EXTRAIT DU DOCUMENT:
*-*-*

Beaucoup plus tard, vers la fin de sa vie, Mallarmé compose en outre avec l’aide de Degas et de Renoir un portrait collectif, en une photographie recelant un dispositif complexe, où sont appelés à se croiser les regards du peintre, du poète et de leur photographe, dont on devine la silhouette non loin des profils de Madame et Mademoiselle Mallarmé, reflétés par un miroir :

Fig. 2 : Edgar Degas, Auguste Renoir et Stéphane Mallarmé, c. 1895, photographie, 50×40, Musée départemental Stéphane Mallarmé (source : ImagesAnalyses, Paris I)

Rendu indistinct par le halo lumineux des lampes à pétrole utilisées pour éclairer la scène, l’œil de Degas se dirige toutefois vers ses comparses, dont l’un baisse les yeux vers l’autre, lequel renvoie son regard vers l’objectif, c’est-à-dire vers le spectateur. La décontraction, l’air entendu et souriant des artistes, pourtant contraints à poser longuement[23], affichent l’intimité bonhomme qui les lie, leur complicité, tout en prenant aussi le spectateur à partie. En lui donnant à voir la rencontre de trois grands représentants de l’art moderne, mais dans un intérieur bourgeois et dans une pose badine, il lui destine peut-être un commentaire sur l’entrelacement des arts, dont l’union n’est pas que théorique mais aussi mondaine.

Un portrait d’artiste, en effet, se compose ; et il arrive que le portraituré participe à la composition, comme lorsque Mallarmé, plutôt que de poser pour Munch, lui transmet la photographie de Nadar qui lui sert de portrait officiel dès l’année 1896, que la gravure du peintre norvégien se contente de transposer telle quelle[24]. À travers ce geste, Mallarmé s’assure de fait que la nouvelle représentation qu’on prépare de lui convient à celle qu’il s’est choisie, pas seulement parce qu’il désire favoriser la circulation de son image et le développement de sa gloire, mais aussi parce que l’image porte une vision de l’auteur, répercutée sur l’œuvre et susceptible d’en affecter la portée théorique.

*-*-*

DONNÉES FOURNIES:

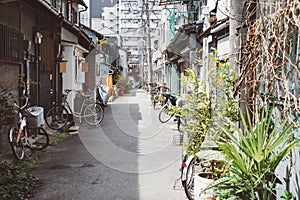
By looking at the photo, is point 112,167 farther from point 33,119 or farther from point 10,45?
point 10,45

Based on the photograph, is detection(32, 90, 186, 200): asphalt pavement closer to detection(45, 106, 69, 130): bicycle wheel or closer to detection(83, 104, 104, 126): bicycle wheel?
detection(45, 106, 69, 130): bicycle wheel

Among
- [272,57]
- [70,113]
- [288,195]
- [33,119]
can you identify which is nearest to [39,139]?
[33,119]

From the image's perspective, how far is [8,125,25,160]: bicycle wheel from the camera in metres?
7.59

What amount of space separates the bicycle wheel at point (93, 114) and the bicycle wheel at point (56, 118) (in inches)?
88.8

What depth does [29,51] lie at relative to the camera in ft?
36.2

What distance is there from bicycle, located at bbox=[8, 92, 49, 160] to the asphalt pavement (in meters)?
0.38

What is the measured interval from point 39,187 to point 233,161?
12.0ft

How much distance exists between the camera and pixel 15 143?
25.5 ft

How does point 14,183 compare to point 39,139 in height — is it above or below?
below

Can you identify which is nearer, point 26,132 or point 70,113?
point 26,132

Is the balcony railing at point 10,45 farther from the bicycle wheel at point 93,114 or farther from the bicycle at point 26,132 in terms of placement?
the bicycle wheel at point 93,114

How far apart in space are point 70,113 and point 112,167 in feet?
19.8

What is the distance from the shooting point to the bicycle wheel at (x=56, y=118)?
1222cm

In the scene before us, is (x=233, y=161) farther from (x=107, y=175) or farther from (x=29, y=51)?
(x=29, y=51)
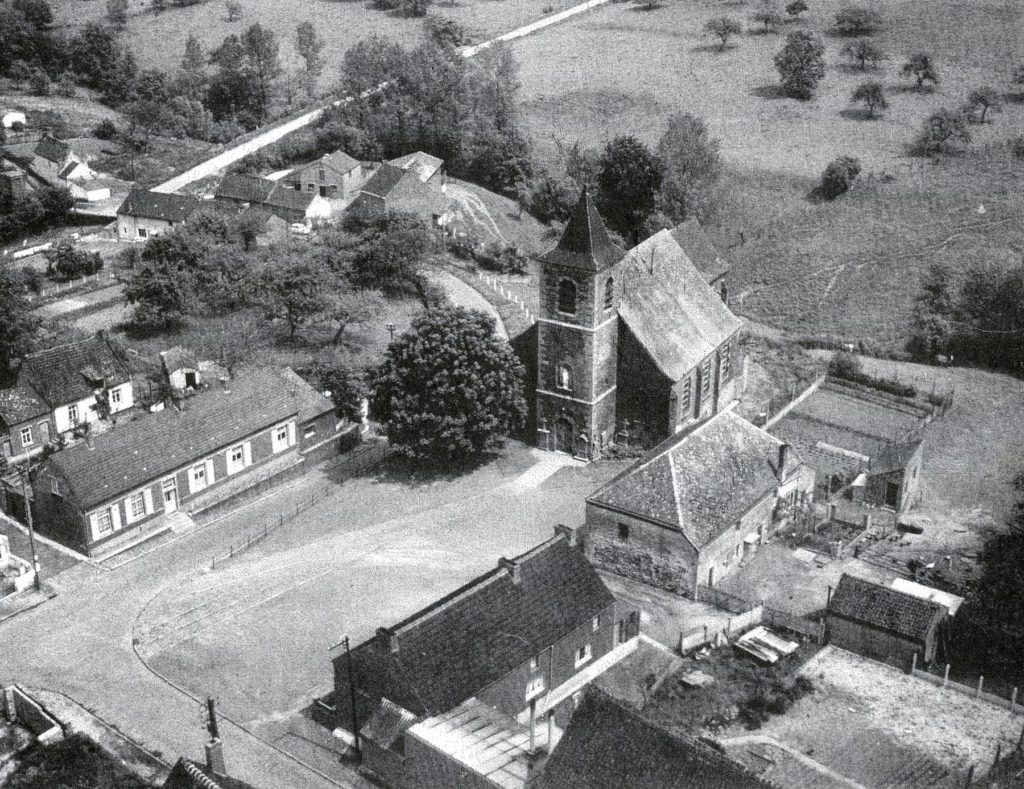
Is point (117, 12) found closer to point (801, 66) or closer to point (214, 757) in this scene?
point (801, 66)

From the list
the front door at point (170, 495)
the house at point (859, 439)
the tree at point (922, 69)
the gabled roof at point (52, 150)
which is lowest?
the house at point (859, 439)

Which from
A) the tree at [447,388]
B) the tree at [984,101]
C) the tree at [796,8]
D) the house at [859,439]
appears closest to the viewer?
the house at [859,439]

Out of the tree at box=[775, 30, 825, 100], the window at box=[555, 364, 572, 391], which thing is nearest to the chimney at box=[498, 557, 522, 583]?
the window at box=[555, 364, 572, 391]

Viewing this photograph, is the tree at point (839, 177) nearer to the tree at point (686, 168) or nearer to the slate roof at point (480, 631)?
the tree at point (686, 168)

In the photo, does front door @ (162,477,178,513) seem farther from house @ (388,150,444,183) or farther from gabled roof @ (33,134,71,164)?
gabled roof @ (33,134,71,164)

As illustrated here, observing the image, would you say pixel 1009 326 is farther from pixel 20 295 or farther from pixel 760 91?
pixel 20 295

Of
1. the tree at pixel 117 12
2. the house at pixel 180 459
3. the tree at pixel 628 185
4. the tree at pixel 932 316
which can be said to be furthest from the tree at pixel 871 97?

*-*-*

EXERCICES À FAIRE:
(1) Transcrivez le passage de l'extrait sur les portraits de Mallarmé en commençant à "Un portrait d’artiste, en" et en terminant à "la portée théorique.".
(2) Dans l'extrait sur les portraits de Mallarmé, qui a pris la photographie que Mallarmé transmet à Munch au lieu de poser pour lui ?

LISTE DES RÉPONSES:
(1)
Un portrait d’artiste, en effet, se compose ; et il arrive que le portraituré participe à la composition, comme lorsque Mallarmé, plutôt que de poser pour Munch, lui transmet la photographie de Nadar qui lui sert de portrait officiel dès l’année 1896, que la gravure du peintre norvégien se contente de transposer telle quelle[24]. À travers ce geste, Mallarmé s’assure de fait que la nouvelle représentation qu’on prépare de lui convient à celle qu’il s’est choisie, pas seulement parce qu’il désire favoriser la circulation de son image et le développement de sa gloire, mais aussi parce que l’image porte une vision de l’auteur, répercutée sur l’œuvre et susceptible d’en affecter la portée théorique.

(2) Nadar.